The gas is on and the tables are set. This sprawling iteration of Danny Meyer’s Union Square Café, relocated just two blocks north of its original home, is finally opening on Thursday. (Daily Provisions, the all-day bakery, lunch counter and supper club, will open next door later on.)

“The sous-chefs and me, we’re like caged tigers,” Quagliata says. “I’m craving the kitchen with my team. And I hope our guests are craving our food and hospitality.”

Credit: Credit: © Emily Andrews / Courtesy of Rockwell Group

He’s been testing dishes basically since the restaurant closed a year ago, taking over fellow Union Square restaurants around the world for one-night events and menu previews. He’s been cooking according to the hyper-seasonality that Union Square Café has been operating on since opening in 1985, rotating with the 12-day seasons of the farmers market. He’s tweaked the plancha-seared scallops several times: Last summer he tried it with an acidic hit of tomatoes; now he's experimenting with a wintry cipollini onion agrodolce.

“A lot of the time, spontaneity and creativity sound overrated, like it’s the chef’s ego.

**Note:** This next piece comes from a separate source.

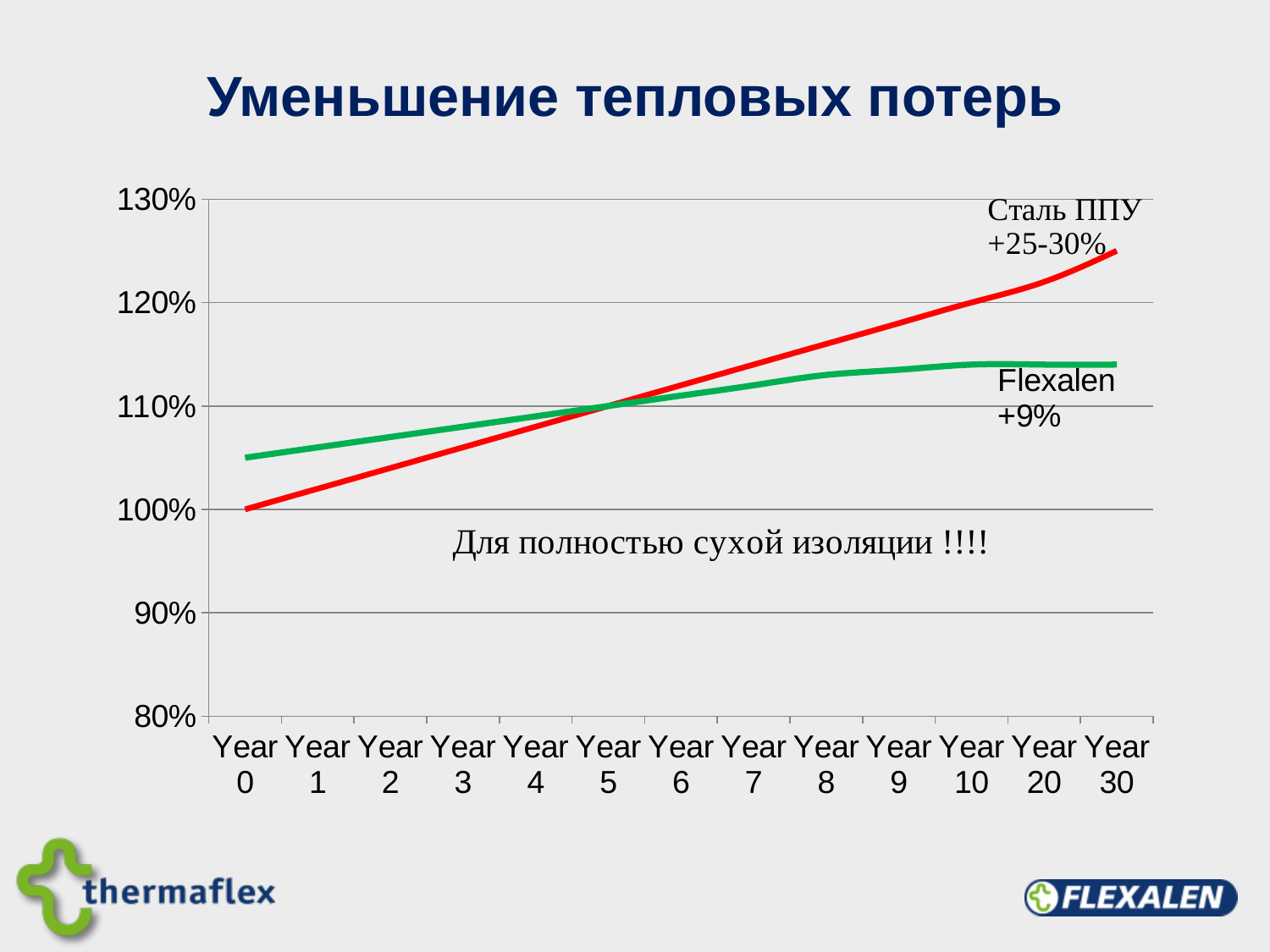
Does the Сталь ППУ line rise or fall from Year 0 to Year 30? rise Is the value of the Flexalen line at Year 30 greater or less than 120%? less Is the value of the Сталь ППУ line at Year 30 greater or less than 120%? greater What is the value of the Сталь ППУ line at Year 0? 100% At Year 30, which line is higher: Сталь ППУ or Flexalen? Сталь ППУ How many lines are plotted on the chart? 2 What kind of chart is shown on the slide? line chart Is the value of the Flexalen line at Year 0 greater or less than 100%? greater What is the title of the chart on the slide? Уменьшение тепловых потерь What colour is the Flexalen line? green How many year points are shown along the x axis? 13 At Year 0, which line is higher: Сталь ППУ or Flexalen? Flexalen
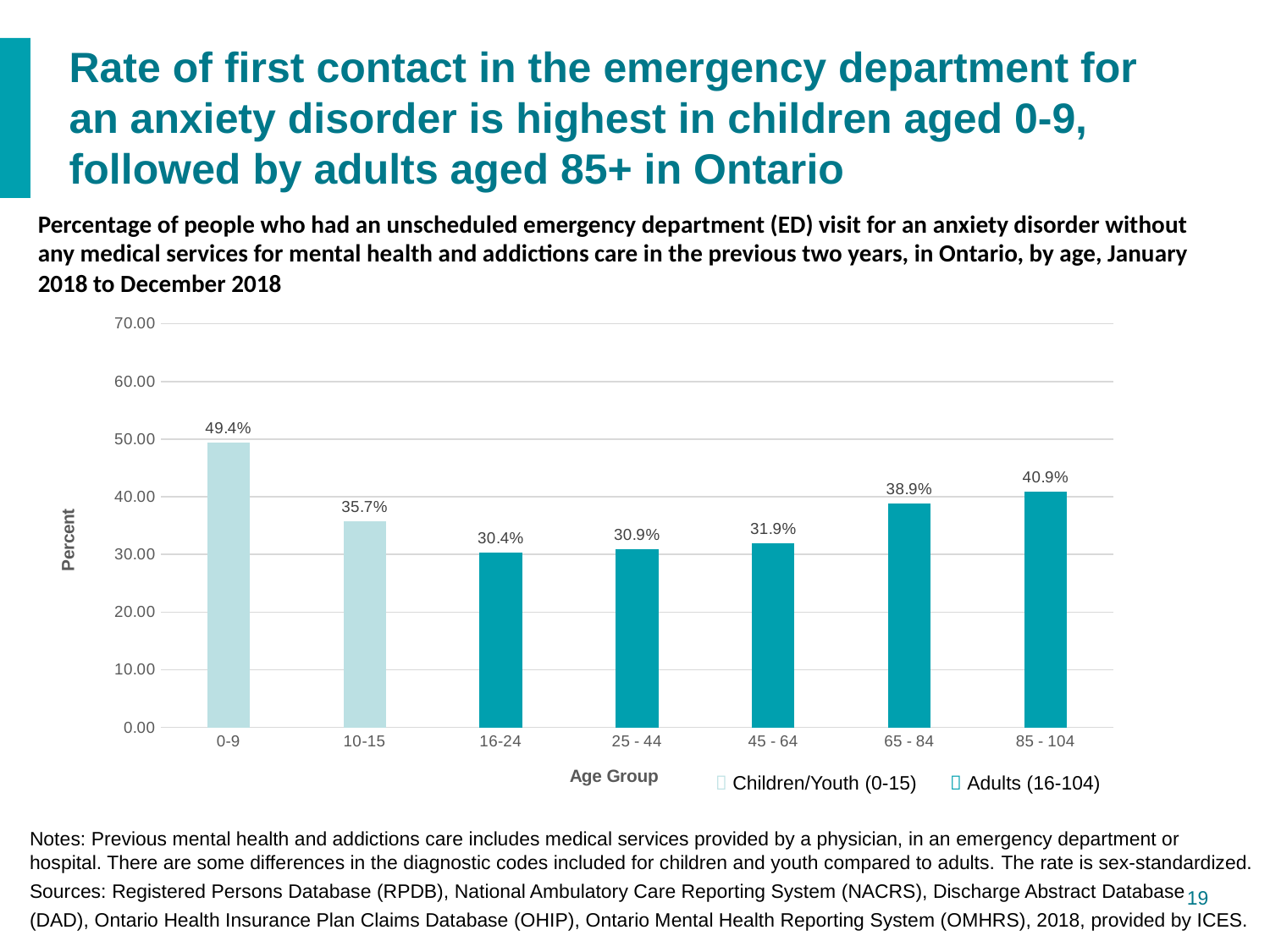
How many age groups are shown on the x axis? 7 What is the difference between the values for the 0-9 and 85 - 104 age groups? 8.5% Which is larger, the value for 10-15 or the value for 45 - 64? 10-15 What is the value for the 65 - 84 age group? 38.9% What is the value for the 0-9 age group? 49.4% What kind of chart is shown on the slide? bar chart Is the value for the 85 - 104 age group greater or less than 40.00? greater How many series does the legend list? 2 Which age group has the lowest value? 16-24 Which age group has the highest value? 0-9 What is the value for the 25 - 44 age group? 30.9% What is the label of the y axis? Percent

I’m not like that,” Quagliata says. “At Union Square Café, you’ll never feel like it’s ‘look at what I can do.’ It’s like ‘oh, this is so good.'”

It shows in the dishes he’s excited to introduce, like a garlic-powered, handchopped beef tartare inspired by a version he can’t stop thinking about from Italian meat maven Dario Cecchini—as well as in the original restaurant classics he knew he needed to transfer here, like the pillowy ricotta gnocchi and classic Bibb and Red Oak leaf salad with Gruyère.

That somewhat familiar, incredibly satisfying kind food is Quagliata’s style, and the kind this city is excited to have back.